From the Primary Investigator Dr Tim Crook "More aggressive types of breast cancers tend to recur after treatment, spread to other parts of the body and respond less well to chemotherapy. The identification of Tip60's role in breast cancer is a step towards predicting the aggressiveness of the disease and then individualising chemotherapy for women. If we can transfer this knowledge to the clinic, it could have dramatic effects."


From the Study

* Activity of the Tip60 gene was found to be lower in nearly half of all ductal breast cancers studied (21 of 52 cases) and in 17 out of 20 of tumours classed as 'high grade'


* The amount of TIP60 protein was studied in an additional 179 breast cancer samples. In almost three quarters of these (129/179), there was no TIP60 protein present in the cells' nucleus - in healthy cells this is where most of it is located. The proportion of cancers lacking nuclear TIP60 was even higher when they singled-out aggressive cancers and early cancers - suggesting that this is an early event in breast cancer development.
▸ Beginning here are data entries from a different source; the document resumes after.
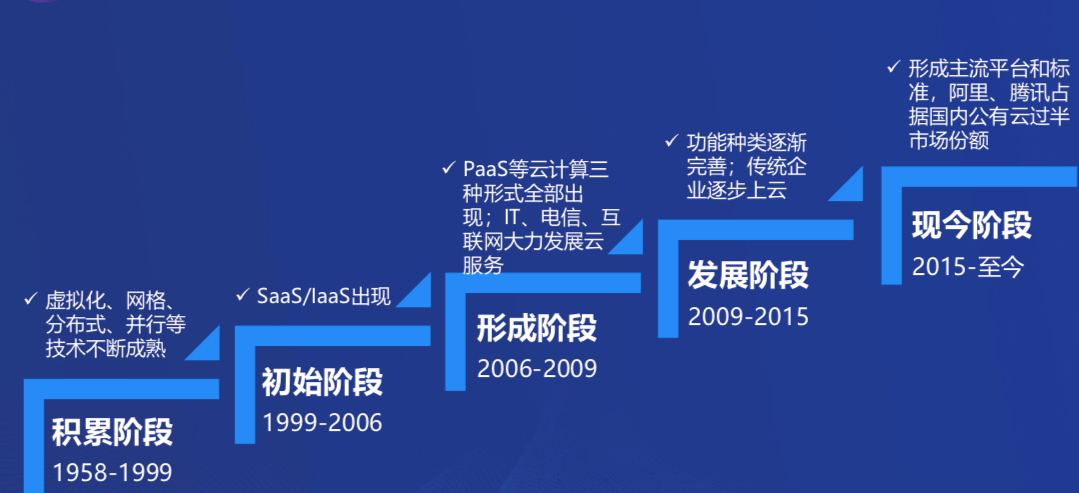 ✓ 虚拟化、网格、分布式、并行等技术不断成熟

积累阶段
1958-1999

✓ SaaS/IaaS出现

初始阶段
1999-2006

✓ PaaS等云计算三种形式全部出现；IT、电信、互联网大力发展云服务

形成阶段
2006-2009

✓ 功能种类逐渐完善；传统企业逐步上云

发展阶段
2009-2015

✓ 形成主流平台和标准，阿里、腾讯占据国内公有云过半市场份额

现今阶段
2015-至今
The Sherpa Says: Personalized medicine is coming and in many cases it is already here. This is an example of tumor tissue sampling to analyze outcomes. What is truly needed is a tissue bank that can put phenotype with genotype. Then we can have an excellent expression array analysis combined with phenotypic markers. This is the best way to put together personalized oncology. Trust me it is coming. Soon.....

1 comment:

ramunas said...

great news! it is probably that the function of Tip6o is decreased because of haploinsufficiency, when one functional gene copy (allele) fails to produce enough product. It happens sometimes for recessive conditions, and tumor suppressors are recessive at molecular level.